Peugeot Sport has admitted facing difficulties with tyre management and race pace at the 8 Hours of Bahrain season finale, after they finished eighth and ninth.

The Bahrain season finale featured no safety car disruption throughout the eight-hour duration, in which the race began in daylight and finished in the night.

After qualifying on the fifth and sixth rows of the grid, Peugeot were not able to showcase one-lap qualifying strength over their rivals, thus they started and finished the race towards the back of the Hypercar field.

“This 8-hour race did not have any impactful events,” said Olivier Jansonnie, Peugeot’s technical director.

“No safety car, only two full course yellow, so not a lot of action on track which is a little bit disappointing.

“The results are then all linked to the race performances of the cars.

“We fought at different levels, unfortunately not at the front but that’s what we were expecting.

“On the other hand, we did not make any mistakes which is positive, and the team showed great efficiency during the pitstops.”

The #93 qualified ahead of the #94, and ahead of the #4 Vanwall team.

First corner dramas took place moments after lights out, however both Peugeot 9X8s were not involved in any of the Turn 1 incidents.

Nevertheless, they were not able to fight against the Porsche Penske entrants who were their main rivals.

The #93 faced the main dramas that Peugeot encountered, with Jean Eric Vergne penalised with a drive-through penalty for speeding under the first full course yellow, and the unintentional contact from Luis Perez Companc’s #83 Richard Mille Ferrari 488 GTE into Paul Di Resta’s #93 at T12.

Despite their smooth reliability narrative, Peugeot were unable to competitively overhaul the tyre management and race pace of their surrounding rivals.

Mikkel Jensen, driver of the Peugeot #93, commented: “It was a tough weekend and a tough race. It was all about tyre management and we did not really have the performance.

“I think we still learnt a lot; we found and tried some things during the race, which is positive. My last stint was better than the first as I managed it better.”

Loic Duval, from the #94, added: “In general, I had a good first double stint. During my first stint, the tyre degradation was a bit too important, but this is because I spent a lot of time behind the Cadillac.

“My second stint was quite good, consistent.

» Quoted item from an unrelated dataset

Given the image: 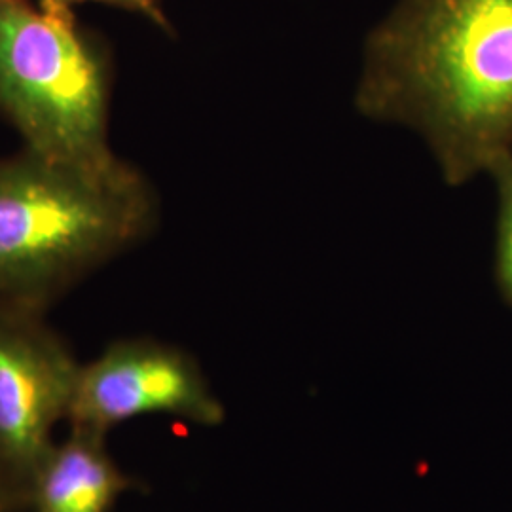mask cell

We made progress compared to the free practices which means that we went in the right direction.

“My last stint was a bit frustrating as I was caught in the leading wagon, and I lost a bit of performance.”

Ultimately at the Sakhir International Circuit, tyre management is a key factor with the sand granules and heavy braking zones characterising the venue.

During an eight-hour race, Peugeot did not face reliability woes which were seen previously, but they were not able to follow up their maiden podium at Monza.